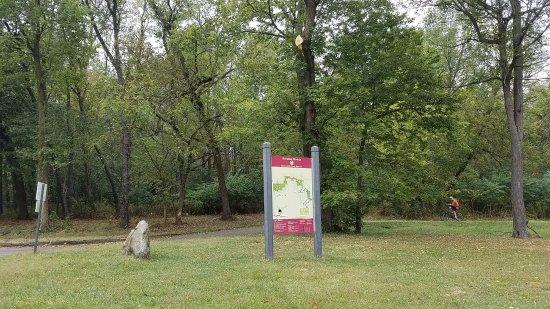 La Grange, IL: signage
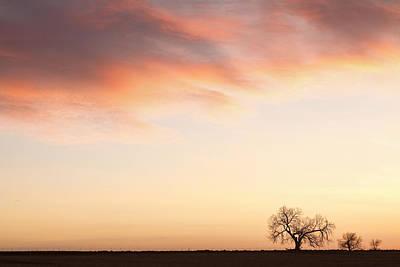 Three Trees Sunrise Sky Landscape Art Print by James BO  Insogna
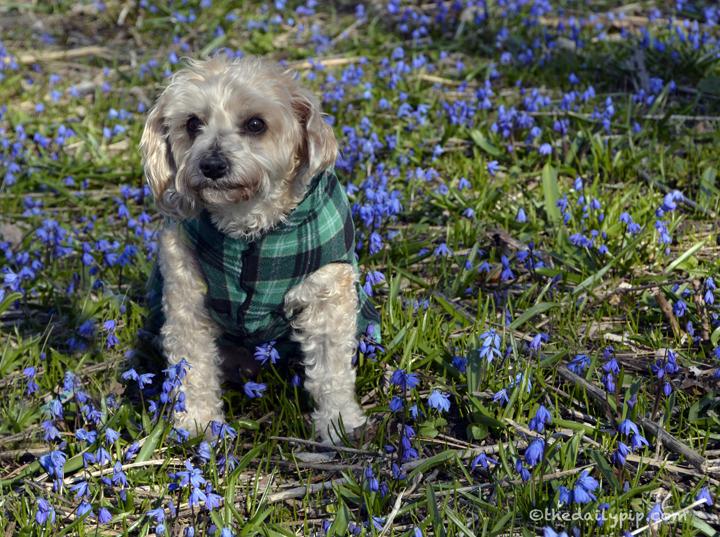 Yorkie-poo spring flowers
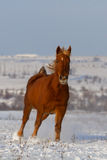 Horse run in snow field Stock Image
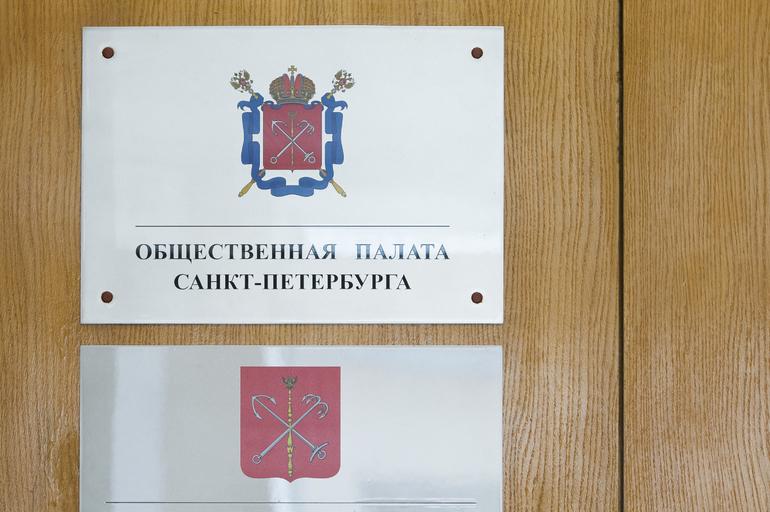 Общественная палата Петербурга оценила проведения голосования по поправкам к Конституции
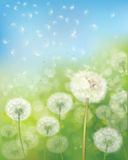 Vector  dandelions flowers. Vector  nature  background,  dandelions flowers field and  blue sky Stock Photos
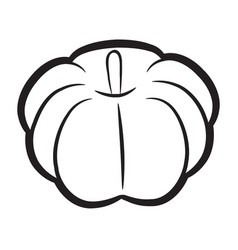 Black and white coloring pumpkins halloween day vector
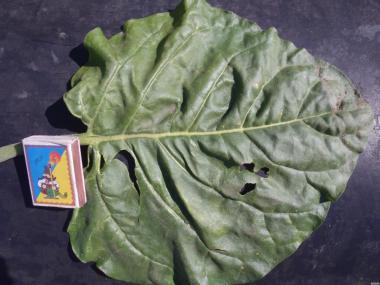 продам семена десяти сортов табака и пяти сортов махорки 10 грн 1 гр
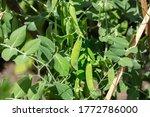 Green Bean Pods And Beanstalks...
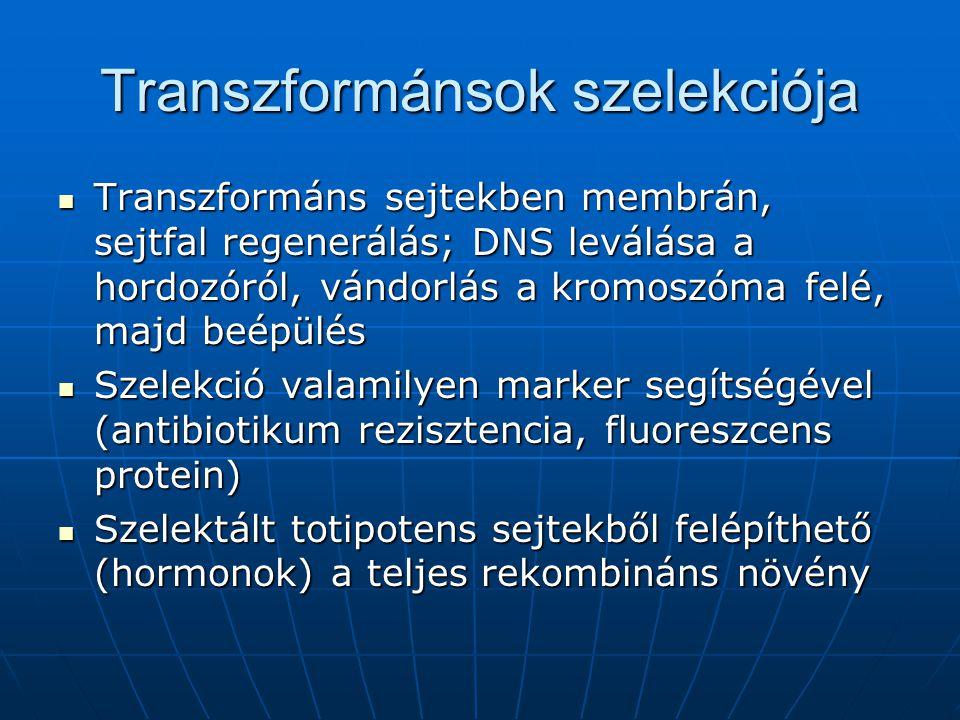 Transzformánsok szelekciója Transzformáns sejtekben membrán, sejtfal regenerálás; DNS leválása a hordozóról, vándorlás a kromoszóma felé, majd beépülé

*Work order*. From the line with "Общественная палата Петербурга" to the final line of the records, inclusive, set down the lines exactly and add nothing; leave every picture out.

*Response for this exercise*.
 Общественная палата Петербурга оценила проведения голосования по поправкам к Конституции
 Vector  dandelions flowers. Vector  nature  background,  dandelions flowers field and  blue sky Stock Photos
 Black and white coloring pumpkins halloween day vector
 продам семена десяти сортов табака и пяти сортов махорки 10 грн 1 гр
 Green Bean Pods And Beanstalks...
 Transzformánsok szelekciója Transzformáns sejtekben membrán, sejtfal regenerálás; DNS leválása a hordozóról, vándorlás a kromoszóma felé, majd beépülé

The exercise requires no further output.